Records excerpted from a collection
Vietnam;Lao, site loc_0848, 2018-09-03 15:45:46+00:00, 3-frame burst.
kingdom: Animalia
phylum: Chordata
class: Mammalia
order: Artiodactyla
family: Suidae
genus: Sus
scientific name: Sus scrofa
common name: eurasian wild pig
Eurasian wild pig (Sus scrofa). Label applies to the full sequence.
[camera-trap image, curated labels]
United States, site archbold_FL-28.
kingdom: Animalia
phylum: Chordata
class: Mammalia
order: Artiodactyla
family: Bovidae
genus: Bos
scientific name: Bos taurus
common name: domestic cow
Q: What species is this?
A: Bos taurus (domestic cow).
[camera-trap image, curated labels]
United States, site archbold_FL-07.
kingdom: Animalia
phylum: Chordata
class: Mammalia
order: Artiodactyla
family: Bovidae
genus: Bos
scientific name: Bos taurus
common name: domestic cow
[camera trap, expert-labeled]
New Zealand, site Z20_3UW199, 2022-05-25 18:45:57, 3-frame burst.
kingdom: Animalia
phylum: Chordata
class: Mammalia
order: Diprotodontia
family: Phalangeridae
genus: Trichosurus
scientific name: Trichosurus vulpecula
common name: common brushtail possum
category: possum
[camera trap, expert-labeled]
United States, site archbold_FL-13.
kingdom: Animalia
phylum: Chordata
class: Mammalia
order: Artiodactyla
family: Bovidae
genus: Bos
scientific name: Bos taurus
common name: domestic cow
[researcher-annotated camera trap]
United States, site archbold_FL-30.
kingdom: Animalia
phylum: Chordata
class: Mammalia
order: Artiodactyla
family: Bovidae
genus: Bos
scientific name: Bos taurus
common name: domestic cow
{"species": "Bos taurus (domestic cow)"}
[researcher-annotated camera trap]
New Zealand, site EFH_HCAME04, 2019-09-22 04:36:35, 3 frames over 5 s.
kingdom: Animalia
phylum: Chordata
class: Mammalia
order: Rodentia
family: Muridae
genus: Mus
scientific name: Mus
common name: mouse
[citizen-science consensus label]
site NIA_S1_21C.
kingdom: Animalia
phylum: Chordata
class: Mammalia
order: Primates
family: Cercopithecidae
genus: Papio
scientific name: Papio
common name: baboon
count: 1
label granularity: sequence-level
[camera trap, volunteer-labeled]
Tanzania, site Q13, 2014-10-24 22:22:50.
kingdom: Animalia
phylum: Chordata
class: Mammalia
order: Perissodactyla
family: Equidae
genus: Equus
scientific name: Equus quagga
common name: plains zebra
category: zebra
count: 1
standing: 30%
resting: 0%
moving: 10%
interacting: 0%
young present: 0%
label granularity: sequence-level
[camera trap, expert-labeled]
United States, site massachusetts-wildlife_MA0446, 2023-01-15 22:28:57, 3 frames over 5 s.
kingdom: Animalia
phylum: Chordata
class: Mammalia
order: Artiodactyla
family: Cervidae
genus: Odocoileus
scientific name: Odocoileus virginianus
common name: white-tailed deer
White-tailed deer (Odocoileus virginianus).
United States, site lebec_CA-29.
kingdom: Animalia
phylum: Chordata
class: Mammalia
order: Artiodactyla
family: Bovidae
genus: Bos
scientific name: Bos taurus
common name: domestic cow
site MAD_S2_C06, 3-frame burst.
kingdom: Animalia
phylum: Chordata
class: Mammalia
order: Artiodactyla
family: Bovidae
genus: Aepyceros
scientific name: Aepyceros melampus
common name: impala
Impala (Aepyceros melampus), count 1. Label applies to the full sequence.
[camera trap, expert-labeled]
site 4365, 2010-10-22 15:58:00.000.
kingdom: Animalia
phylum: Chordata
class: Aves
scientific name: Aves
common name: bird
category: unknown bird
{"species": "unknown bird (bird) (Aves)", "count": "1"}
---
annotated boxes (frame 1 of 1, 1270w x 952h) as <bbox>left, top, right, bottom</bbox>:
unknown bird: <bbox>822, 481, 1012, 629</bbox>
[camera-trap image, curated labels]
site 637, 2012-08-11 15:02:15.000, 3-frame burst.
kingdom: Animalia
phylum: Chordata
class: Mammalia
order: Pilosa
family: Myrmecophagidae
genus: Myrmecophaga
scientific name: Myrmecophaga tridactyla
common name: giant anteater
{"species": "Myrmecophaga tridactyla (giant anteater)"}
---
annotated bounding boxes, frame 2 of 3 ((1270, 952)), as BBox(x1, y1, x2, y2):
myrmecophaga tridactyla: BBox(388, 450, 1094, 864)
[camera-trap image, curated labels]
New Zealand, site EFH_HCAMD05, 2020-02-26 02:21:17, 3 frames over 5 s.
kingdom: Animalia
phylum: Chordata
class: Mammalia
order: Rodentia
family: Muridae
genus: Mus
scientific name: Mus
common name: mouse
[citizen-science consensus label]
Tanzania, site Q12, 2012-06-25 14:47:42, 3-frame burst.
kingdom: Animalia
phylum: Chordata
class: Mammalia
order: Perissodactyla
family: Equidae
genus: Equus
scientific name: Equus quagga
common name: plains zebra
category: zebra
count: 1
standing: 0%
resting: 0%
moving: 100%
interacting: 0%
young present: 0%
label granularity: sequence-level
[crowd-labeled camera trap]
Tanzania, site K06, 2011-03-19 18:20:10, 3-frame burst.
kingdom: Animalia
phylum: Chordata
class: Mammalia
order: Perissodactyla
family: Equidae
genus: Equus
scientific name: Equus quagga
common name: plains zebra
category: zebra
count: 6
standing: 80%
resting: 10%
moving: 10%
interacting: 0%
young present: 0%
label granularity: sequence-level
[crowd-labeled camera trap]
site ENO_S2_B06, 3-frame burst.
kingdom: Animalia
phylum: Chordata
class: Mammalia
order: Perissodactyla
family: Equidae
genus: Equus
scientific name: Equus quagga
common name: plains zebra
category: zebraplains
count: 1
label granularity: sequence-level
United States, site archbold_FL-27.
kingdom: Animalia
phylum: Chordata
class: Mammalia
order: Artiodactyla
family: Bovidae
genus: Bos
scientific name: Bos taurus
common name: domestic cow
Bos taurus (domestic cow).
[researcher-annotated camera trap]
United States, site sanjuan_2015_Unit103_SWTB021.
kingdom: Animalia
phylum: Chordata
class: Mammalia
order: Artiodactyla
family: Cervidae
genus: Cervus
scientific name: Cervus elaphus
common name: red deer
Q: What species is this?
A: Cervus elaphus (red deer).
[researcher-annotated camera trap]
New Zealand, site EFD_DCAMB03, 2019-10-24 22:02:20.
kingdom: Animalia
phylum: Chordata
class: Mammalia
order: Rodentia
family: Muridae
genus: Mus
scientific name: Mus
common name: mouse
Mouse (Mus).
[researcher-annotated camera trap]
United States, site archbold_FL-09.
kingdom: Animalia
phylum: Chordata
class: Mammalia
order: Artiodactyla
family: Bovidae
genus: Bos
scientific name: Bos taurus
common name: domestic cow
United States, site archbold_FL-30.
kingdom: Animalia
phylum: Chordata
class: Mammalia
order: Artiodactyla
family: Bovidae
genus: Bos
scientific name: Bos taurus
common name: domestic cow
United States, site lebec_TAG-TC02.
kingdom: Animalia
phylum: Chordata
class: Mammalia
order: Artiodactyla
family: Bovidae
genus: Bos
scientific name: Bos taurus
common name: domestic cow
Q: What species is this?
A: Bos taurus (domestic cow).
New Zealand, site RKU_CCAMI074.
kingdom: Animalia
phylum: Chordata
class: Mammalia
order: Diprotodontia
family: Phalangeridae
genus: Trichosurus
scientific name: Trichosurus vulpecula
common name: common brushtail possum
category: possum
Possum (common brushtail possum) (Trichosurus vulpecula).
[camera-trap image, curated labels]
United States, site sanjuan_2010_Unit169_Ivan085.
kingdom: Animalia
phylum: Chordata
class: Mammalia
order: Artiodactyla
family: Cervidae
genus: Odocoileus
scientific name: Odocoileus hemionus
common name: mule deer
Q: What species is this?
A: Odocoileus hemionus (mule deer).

Description of the task
Only the lines that contain the string "Zealand" should be copied from the entries above.

Answer area
New Zealand, site Z20_3UW199, 2022-05-25 18:45:57, 3-frame burst.
New Zealand, site EFH_HCAME04, 2019-09-22 04:36:35, 3 frames over 5 s.
New Zealand, site EFH_HCAMD05, 2020-02-26 02:21:17, 3 frames over 5 s.
New Zealand, site EFD_DCAMB03, 2019-10-24 22:02:20.
New Zealand, site RKU_CCAMI074.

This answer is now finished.